___ Text segment

2011-05-04 Thread Dan Williams
On Tue, 2011-05-03 at 12:33 +0100, Marc Herbert wrote:
 Hi,
 
   I wasted a number of hours when trying to tether using
 bluetooth... it seems any APN containing an underscore _ causes the
 DUN configuration entered into the gnome bluetooth wizard to be
 *SILENTLY* discarded.

APNs are defined by GSM 03.03 section 14.9 which says:

http://www.3gpp.org/ftp/Specs/html-info/0303.htm
=
The syntax of the APN shall follow the Name Syntax defined in RFC 2181
[14] and RFC 1035 [15]. The APN consists of one or more labels. Each
label is coded as one octet length field followed by that number of
octets coded as 8 bit ASCII characters. Following RFC 1035 [15] the
labels should consist only of the alphabetic characters (A-Z and a-z),
digits (0-9) and the dash (-). The case of alphabetic characters is not
significant. The APN is not terminated by a length byte of zero.
=

Note that none of the APNs in the  mobile broadband provider database
contain an underscore.

But the specification does use the word should, which implies that
APNs may deviate from the suggestion.  Many APNs already use '.' (which
the specification does not suggest) and perhaps we should allow _ too.

 Can anyone reproduce this? Only a bluetooth phone is needed, plus
 deleting the bluetooth configuration for this phone if you already
 have one (sorry), so you can run the wizard on it again. You do not
 even need a valid network subscription to reproduce this problem.
 
 I am using NetworkManager 0.8.4 in Fedora 14.
 
 Since the APN is the hostname of the GGSN or PDN gateway, I guess this
 validation tries to apply the restrictions of RFC 1123 concerning
 hostnames (note that, as opposed to a common misconception, the DNS
 itself does not have any such restriction, see section 11 in RFC
 2181. DNS is not just for hostnames.)

______

**Problem statement**
Copy out the entire mailing list post about underscores in APNs word for word. Work only from the mailing list post above.

___ Source excerpt

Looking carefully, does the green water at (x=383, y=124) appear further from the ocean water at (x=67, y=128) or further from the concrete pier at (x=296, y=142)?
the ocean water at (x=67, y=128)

______

**Response to this exercise**
2011-05-04 Thread Dan Williams
On Tue, 2011-05-03 at 12:33 +0100, Marc Herbert wrote:
 Hi,
 
   I wasted a number of hours when trying to tether using
 bluetooth... it seems any APN containing an underscore _ causes the
 DUN configuration entered into the gnome bluetooth wizard to be
 *SILENTLY* discarded.

APNs are defined by GSM 03.03 section 14.9 which says:

http://www.3gpp.org/ftp/Specs/html-info/0303.htm
=
The syntax of the APN shall follow the Name Syntax defined in RFC 2181
[14] and RFC 1035 [15]. The APN consists of one or more labels. Each
label is coded as one octet length field followed by that number of
octets coded as 8 bit ASCII characters. Following RFC 1035 [15] the
labels should consist only of the alphabetic characters (A-Z and a-z),
digits (0-9) and the dash (-). The case of alphabetic characters is not
significant. The APN is not terminated by a length byte of zero.
=

Note that none of the APNs in the  mobile broadband provider database
contain an underscore.

But the specification does use the word should, which implies that
APNs may deviate from the suggestion.  Many APNs already use '.' (which
the specification does not suggest) and perhaps we should allow _ too.

 Can anyone reproduce this? Only a bluetooth phone is needed, plus
 deleting the bluetooth configuration for this phone if you already
 have one (sorry), so you can run the wizard on it again. You do not
 even need a valid network subscription to reproduce this problem.
 
 I am using NetworkManager 0.8.4 in Fedora 14.
 
 Since the APN is the hostname of the GGSN or PDN gateway, I guess this
 validation tries to apply the restrictions of RFC 1123 concerning
 hostnames (note that, as opposed to a common misconception, the DNS
 itself does not have any such restriction, see section 11 in RFC
 2181. DNS is not just for hostnames.)